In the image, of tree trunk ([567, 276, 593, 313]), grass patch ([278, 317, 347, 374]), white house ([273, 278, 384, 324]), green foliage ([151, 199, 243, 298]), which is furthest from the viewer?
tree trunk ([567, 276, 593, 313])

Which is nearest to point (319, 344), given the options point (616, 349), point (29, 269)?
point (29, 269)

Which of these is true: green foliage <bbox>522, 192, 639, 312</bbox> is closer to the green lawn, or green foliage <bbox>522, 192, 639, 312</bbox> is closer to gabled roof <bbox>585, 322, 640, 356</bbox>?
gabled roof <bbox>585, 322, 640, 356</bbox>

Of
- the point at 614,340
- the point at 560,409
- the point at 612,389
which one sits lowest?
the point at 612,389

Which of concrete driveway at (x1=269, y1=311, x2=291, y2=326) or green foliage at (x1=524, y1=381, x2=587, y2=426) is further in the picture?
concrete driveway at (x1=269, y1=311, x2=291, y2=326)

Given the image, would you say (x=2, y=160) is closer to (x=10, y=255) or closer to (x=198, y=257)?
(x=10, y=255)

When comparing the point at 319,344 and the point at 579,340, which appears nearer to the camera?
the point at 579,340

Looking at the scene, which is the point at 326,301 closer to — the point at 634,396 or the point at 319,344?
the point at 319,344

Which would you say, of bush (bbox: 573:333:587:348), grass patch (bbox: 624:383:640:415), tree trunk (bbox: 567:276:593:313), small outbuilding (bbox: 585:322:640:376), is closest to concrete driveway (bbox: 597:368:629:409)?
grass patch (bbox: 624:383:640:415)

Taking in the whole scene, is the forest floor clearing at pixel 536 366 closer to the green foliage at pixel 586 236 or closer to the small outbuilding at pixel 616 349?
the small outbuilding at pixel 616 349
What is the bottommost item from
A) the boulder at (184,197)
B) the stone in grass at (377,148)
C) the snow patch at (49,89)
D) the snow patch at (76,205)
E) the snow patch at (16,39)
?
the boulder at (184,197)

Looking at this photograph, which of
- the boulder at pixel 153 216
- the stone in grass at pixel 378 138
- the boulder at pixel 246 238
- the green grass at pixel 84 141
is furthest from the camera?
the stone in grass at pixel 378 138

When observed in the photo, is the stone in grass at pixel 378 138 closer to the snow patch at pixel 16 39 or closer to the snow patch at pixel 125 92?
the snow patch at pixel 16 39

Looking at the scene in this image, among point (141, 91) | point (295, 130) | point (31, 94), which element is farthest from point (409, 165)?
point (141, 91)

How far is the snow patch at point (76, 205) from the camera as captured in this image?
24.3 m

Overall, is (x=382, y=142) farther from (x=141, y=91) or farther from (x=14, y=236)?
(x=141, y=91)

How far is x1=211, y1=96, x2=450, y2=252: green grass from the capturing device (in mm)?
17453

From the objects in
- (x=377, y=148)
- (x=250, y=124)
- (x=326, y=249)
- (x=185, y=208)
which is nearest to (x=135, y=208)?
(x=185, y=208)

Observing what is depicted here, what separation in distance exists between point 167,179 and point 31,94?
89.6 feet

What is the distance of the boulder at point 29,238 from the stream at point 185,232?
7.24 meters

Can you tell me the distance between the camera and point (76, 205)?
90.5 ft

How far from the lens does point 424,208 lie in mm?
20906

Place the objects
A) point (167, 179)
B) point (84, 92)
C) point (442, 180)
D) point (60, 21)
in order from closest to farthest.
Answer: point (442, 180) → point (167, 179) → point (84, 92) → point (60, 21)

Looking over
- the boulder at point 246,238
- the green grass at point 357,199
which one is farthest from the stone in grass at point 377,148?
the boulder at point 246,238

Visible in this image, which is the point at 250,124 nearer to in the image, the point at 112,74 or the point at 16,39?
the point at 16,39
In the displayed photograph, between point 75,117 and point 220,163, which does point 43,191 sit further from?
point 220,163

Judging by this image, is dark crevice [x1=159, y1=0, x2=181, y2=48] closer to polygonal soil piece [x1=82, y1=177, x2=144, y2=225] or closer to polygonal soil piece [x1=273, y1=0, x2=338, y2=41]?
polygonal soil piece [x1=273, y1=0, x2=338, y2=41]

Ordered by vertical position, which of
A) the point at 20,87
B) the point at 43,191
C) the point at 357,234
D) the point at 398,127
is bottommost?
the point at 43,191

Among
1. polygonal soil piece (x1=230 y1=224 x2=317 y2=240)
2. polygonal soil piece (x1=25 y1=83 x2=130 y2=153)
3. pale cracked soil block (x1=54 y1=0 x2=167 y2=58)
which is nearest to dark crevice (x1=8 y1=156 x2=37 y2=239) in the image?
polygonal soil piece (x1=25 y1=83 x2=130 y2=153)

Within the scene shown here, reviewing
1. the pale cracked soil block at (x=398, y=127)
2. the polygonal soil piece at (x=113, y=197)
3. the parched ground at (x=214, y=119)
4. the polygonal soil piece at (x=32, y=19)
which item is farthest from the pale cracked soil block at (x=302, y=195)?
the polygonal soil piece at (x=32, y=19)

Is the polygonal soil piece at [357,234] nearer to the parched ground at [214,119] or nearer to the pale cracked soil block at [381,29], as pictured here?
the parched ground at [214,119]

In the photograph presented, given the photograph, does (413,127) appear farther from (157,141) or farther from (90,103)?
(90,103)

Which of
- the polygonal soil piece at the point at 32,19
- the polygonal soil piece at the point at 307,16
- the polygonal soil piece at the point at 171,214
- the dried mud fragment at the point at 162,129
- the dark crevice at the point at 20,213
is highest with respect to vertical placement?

══════

→ **WHAT IS REQUIRED**:
From the line containing "Is the polygonal" down to the last line, reproduce the records exactly. Include both ends.

→ **EXPECTED ANSWER**:
Is the polygonal soil piece at [357,234] nearer to the parched ground at [214,119] or nearer to the pale cracked soil block at [381,29], as pictured here?
the parched ground at [214,119]

In the photograph presented, given the photograph, does (413,127) appear farther from (157,141) or farther from (90,103)?
(90,103)

Which of
- the polygonal soil piece at the point at 32,19
- the polygonal soil piece at the point at 307,16
- the polygonal soil piece at the point at 171,214
- the dried mud fragment at the point at 162,129
- the dark crevice at the point at 20,213
is highest with respect to vertical placement?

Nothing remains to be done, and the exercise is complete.